I thought I'd share a few of the things I've tried to keep in mind when exploring the ways we could do structured logging in log first.

I'd like to be able to find a design for structured logging here that doesn't require a major breaking change to log. So the structured logging implementation I'm exploring is one that fits in the current design of the log crate.

Right now, log is your entrypoint, it's only got what you need to capture the input given to log! macros and have that input handled by some registered callback. More sophisticated pipelining of log records by composing handlers together is the responsibility of another framework that uses Log as the on-thread capturing of log records.

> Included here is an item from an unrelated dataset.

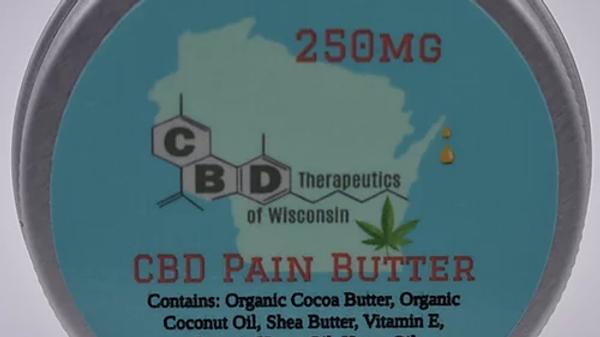 250mg CBD Pain Butter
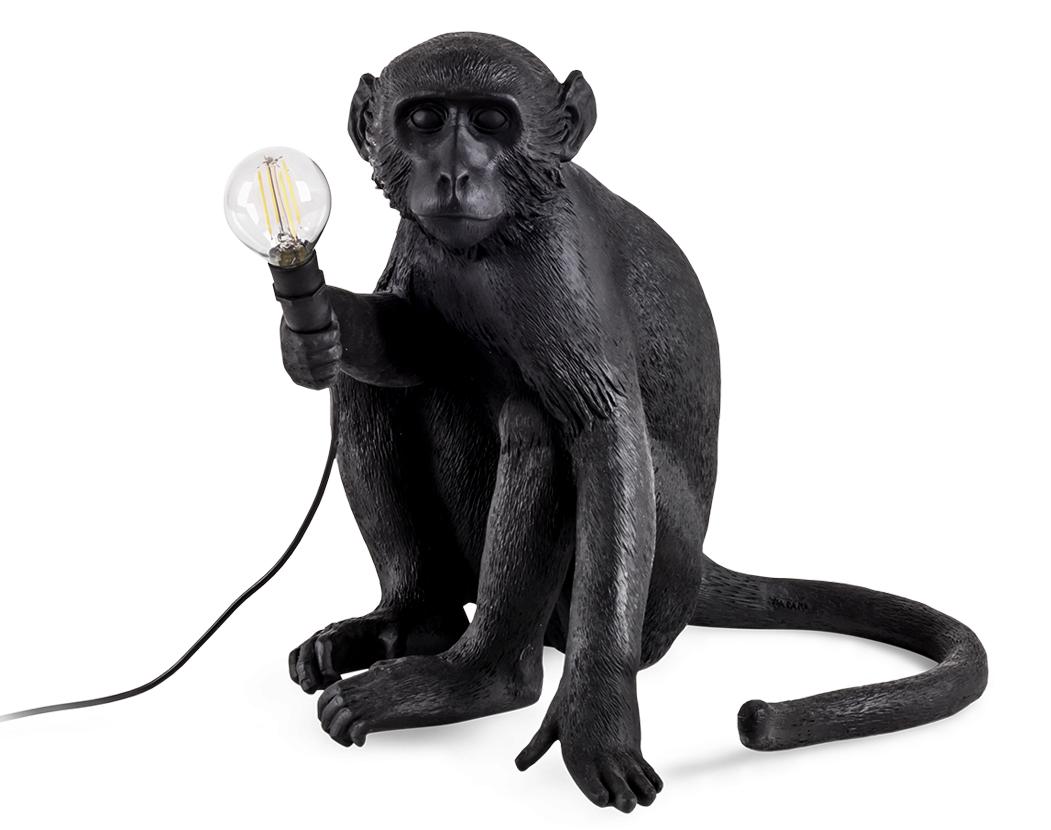 Seletti Outdoor Monkey Lamp, Sitting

We might want to revisit that in the future, but can be worked through orthogonally.

Error handling

Errors in logging pipelines are tricky and there's no single obvious way to handle them.

Right now, the visitors for KeyValues are infallible, because serialization failures to in-memory buffers are usually from malformed input, so there's not much you can do with an error. We might want to revisit this though.

Sending records across threads

The log macros always borrow from their environment. Sending records across threads means serializing and boxing.

This API is much simpler to deal with at the expense of allocations when materializing an owned record. In my experience, most logging pipelines are CPU-bound until the last mile where records are sent over a network or written to a file. Doing CPU-bound processing on-thread before offloading a potentially serialized record for batching IO on another thread is both simple and efficient.

It also means callers don't need to worry about whether the receiver of their records requires owned or borrowed data.

Design

log!

We can log values that implement ToValue using the standard log macros:

info!("hello, {}", user; kvs: {
    user,
});

(We might want to bikeshed the syntax, the strawman implementation implements the kvs: { ... } part of the macro, but I haven't tried to make it disambiguate with the args passed to the message yet)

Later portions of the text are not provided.